I am running coinsmack.com, which uses bitcoin micro-transactions to vote things up, and the person who posted
I am working on an automated payout system, and would like to make it fairly instant (the second you get bitcoins on your post, the post will send bitcoins to you).
Can anyone spell out what the most common mining software uses as an algorithm to ignore transactions it deems as likely spam? What is the calculation of the fee required, and is it based on the number of bitcoins in the transaction?
If the transaction has any output less than 0.01 it is considered suspiciously spamlike and will need to provide a fee, at least by most of the software out there (see also: https://en.bitcoin.it/wiki/Transaction_fees
). It isn't just mining nodes you need to worry about, without meeting this anti-DOS rule most nodes won't even forward your transactions along.
The unmodified reference client will automatically add the small fees it believes are _required_ by the network due to the anti-dos rules, even if you have paytxfee set to zero.
I encourage you to maintain a balance, and if you have auto-payout only pay when the users hit some fairly large threshold on the order of 0.1 to 1.0. By maintaining some balances and doing bulk operations you'll also increase your ability to use sendmany, which will reduce chain traffic and require less fees from you (less risk of looking spamlike).

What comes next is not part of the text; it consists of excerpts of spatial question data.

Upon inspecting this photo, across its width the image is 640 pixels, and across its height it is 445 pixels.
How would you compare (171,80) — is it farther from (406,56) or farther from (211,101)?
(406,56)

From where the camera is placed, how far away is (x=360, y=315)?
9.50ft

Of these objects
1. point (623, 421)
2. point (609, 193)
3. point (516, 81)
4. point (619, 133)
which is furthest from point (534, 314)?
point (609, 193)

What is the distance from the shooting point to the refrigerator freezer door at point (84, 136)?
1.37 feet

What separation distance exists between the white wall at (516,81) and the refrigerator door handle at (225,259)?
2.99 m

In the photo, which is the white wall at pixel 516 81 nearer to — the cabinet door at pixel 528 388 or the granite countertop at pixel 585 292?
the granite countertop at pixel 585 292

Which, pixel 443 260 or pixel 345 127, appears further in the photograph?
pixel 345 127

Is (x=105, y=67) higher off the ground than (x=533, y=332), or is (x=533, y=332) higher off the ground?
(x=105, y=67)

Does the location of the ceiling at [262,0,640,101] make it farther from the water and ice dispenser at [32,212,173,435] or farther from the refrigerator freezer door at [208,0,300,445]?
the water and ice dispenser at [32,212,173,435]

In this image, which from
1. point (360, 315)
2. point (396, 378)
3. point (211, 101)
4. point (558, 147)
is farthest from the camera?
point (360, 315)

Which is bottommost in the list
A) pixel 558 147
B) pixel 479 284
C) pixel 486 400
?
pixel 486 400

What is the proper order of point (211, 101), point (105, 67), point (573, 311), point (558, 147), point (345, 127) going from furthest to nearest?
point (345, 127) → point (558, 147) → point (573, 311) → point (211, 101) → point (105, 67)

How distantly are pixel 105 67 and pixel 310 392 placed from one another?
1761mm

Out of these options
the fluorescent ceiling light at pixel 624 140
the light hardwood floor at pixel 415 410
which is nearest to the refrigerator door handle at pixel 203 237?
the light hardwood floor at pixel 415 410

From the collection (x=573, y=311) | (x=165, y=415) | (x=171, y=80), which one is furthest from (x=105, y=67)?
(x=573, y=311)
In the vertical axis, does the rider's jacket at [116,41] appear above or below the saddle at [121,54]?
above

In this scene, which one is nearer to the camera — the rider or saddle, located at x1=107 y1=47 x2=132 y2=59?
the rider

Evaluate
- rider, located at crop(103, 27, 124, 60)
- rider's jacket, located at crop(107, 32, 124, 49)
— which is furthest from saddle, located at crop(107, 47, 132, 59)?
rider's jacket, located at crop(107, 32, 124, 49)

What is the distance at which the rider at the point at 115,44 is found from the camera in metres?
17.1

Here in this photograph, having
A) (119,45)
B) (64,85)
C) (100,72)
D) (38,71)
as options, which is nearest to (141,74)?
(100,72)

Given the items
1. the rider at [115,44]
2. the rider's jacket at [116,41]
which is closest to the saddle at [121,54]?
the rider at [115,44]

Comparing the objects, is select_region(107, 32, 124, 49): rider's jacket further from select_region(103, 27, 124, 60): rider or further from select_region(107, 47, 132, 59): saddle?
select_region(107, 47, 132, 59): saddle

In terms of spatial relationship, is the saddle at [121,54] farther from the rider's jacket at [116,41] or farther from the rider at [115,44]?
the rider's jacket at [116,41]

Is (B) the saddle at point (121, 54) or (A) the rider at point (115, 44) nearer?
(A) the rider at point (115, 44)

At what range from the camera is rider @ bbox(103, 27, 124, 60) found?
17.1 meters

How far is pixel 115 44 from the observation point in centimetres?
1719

A great number of users only run their clients intermittently and if they've been offline for a bit no transaction is going to be instant to their client from their perspective as they'll need to catch up. They probably won't see it at all until it's mined, which may be an especially long time if your payments look spammy. Payments within your system will always look instant to your users of course.
More importantly, you do your users a disservice by paying them tiny amounts frequently. When they go to respend those coins they'll each add to the input data size of their spending transaction— and the user will end up paying more fees overall then if they'd just been paid in bigger chunks a little less frequently.